MEMORANDUM **
Sandong Li, a native and citizen of China, petitions for review of the Board of Immigration Appeals’ (“BIA”) order dismissing his appeal from an immigration judge’s decision denying his application for asylum and withholding of removal. We have jurisdiction under 8 U.S.C. § 1252. We review for substantial evidence the agency’s factual findings, applying the standards governing adverse credibility determinations created by the REAL ID Act, Shrestha v. Holder, 590 F.3d 1034, 1039-40 (9th Cir. 2010), and we deny the petition for review.

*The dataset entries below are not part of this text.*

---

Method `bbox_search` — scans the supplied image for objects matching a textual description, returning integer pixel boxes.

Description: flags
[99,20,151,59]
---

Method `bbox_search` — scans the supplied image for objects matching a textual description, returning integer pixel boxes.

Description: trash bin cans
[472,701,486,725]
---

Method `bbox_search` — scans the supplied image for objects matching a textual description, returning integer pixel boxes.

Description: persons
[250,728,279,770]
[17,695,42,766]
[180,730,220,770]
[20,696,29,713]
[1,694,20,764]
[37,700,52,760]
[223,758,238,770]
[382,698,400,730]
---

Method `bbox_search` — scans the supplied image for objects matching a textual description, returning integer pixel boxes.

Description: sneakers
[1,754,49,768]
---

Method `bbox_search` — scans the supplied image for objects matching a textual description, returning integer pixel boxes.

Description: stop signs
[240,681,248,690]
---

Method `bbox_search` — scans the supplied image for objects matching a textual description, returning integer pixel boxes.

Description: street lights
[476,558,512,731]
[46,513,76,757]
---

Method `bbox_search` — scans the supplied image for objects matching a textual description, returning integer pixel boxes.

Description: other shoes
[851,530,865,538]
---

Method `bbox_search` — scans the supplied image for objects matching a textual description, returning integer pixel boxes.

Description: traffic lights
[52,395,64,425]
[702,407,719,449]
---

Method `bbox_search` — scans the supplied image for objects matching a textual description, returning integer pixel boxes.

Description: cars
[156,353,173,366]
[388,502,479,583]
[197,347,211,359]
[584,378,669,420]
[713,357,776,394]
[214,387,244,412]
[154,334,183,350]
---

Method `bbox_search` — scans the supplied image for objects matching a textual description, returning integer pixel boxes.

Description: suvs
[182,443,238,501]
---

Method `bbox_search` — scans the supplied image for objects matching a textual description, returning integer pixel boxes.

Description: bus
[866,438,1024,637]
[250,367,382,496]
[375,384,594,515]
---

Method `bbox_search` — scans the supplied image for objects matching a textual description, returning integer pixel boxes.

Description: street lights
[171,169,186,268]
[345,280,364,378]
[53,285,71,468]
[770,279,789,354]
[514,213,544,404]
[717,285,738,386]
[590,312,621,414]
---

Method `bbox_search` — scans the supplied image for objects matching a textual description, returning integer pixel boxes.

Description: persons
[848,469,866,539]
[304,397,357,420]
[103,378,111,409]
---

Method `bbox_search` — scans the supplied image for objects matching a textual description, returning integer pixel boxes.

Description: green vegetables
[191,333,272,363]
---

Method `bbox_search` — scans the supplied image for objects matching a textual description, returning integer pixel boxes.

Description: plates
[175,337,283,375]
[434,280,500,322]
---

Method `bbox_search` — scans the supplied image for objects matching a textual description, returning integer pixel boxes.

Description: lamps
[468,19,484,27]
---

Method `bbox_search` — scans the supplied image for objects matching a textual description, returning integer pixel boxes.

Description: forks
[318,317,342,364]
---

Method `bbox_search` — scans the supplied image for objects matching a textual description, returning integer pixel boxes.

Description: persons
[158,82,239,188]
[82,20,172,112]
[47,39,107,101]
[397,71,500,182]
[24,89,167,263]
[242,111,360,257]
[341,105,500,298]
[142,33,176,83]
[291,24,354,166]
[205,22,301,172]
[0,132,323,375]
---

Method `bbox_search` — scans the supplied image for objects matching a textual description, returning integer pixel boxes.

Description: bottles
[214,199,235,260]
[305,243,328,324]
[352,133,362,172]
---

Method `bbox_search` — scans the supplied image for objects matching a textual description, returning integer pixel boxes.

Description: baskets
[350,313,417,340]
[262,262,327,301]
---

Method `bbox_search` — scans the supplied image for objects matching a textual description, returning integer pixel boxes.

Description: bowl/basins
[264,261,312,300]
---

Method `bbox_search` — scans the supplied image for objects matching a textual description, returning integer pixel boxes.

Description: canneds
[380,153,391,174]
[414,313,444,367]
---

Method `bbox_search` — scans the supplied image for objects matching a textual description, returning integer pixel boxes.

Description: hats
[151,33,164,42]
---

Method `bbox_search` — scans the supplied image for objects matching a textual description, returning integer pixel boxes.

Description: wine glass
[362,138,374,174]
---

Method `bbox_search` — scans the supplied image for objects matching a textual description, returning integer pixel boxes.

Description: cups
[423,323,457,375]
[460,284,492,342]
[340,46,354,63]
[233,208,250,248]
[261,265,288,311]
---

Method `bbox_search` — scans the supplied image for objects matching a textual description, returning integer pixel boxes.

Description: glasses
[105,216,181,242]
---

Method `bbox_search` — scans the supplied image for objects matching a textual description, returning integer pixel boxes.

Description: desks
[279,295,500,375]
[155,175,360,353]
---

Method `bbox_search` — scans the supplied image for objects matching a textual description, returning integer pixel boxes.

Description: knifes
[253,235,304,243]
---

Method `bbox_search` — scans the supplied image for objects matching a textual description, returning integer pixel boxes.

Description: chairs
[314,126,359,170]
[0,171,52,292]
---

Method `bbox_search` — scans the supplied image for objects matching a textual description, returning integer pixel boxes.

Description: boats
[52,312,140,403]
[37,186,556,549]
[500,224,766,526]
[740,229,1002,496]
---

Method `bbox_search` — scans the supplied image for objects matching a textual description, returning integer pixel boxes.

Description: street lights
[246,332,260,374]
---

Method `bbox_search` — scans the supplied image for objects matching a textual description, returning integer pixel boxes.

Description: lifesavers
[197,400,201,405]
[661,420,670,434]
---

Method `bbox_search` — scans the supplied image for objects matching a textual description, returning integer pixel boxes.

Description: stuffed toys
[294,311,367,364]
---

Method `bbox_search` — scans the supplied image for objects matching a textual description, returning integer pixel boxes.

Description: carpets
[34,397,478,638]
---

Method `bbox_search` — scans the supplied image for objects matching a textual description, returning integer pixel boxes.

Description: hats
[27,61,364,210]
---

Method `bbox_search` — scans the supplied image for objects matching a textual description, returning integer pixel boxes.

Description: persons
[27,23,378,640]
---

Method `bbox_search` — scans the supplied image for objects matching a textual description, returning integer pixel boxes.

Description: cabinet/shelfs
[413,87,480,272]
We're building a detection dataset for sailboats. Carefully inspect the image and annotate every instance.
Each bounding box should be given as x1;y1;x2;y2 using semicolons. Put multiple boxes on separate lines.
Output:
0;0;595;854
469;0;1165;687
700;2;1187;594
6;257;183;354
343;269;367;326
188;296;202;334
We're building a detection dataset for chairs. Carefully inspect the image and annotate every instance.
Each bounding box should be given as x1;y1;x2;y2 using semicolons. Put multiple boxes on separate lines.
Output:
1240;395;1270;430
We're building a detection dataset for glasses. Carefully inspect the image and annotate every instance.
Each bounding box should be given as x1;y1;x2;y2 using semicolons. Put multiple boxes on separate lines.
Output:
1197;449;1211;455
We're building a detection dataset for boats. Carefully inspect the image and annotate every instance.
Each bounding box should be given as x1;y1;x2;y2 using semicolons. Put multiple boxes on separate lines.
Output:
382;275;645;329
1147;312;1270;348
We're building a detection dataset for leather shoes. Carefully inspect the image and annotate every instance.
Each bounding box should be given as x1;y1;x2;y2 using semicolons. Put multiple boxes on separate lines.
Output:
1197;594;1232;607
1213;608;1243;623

Substantial evidence supports the agency’s adverse credibility determination based on inconsistencies between Li’s testimony, his asylum application, and his daughter’s birth certificate as to her date of birth, the omission of an attempt by family planning officials to arrest Li’s wife for sterilization, and on Li’s false statements to an asylum officer. See id. at 1048 (adverse credibility determination was reasonable under the “totality of the circumstances”); Zamanov v. Holder, 649 F.3d 969, 973-74 (9th Cir. 2011) (adverse credibility determination properly relied on an omission where the added details presented more compelling story of persecution); Singh v. Holder, 643 F.3d 1178, 1181 (9th Cir. 2011) (“An asylum applicant who lies to immigration authorities casts doubt on his credibility and the rest of his story.”). Li’s explanations do not compel a contrary result. See Lata v. INS, 204 F.3d 1241, 1245 (9th Cir. 2000). We reject Li’s contention that the agency did not consider his explanation for his misstatements to the asylum officer. Further, substantial evidence supports the BIA’s finding that Li’s evidence does not rehabilitate his credibility. See Garcia v. Holder, 749 F.3d 785, 791 (9th Cir. 2014). We reject Li’s contention that the BIA should have remanded his case. In the absence of credible testimony, Li’s asylum and withholding of removal claims fail. See Farah v. Ashcroft, 348 F.3d 1153, 1156 (9th Cir. 2003).
PETITION FOR REVIEW DENIED.
This disposition is not appropriate for publication and is not precedent except as provided by Ninth Circuit Rule 36-3.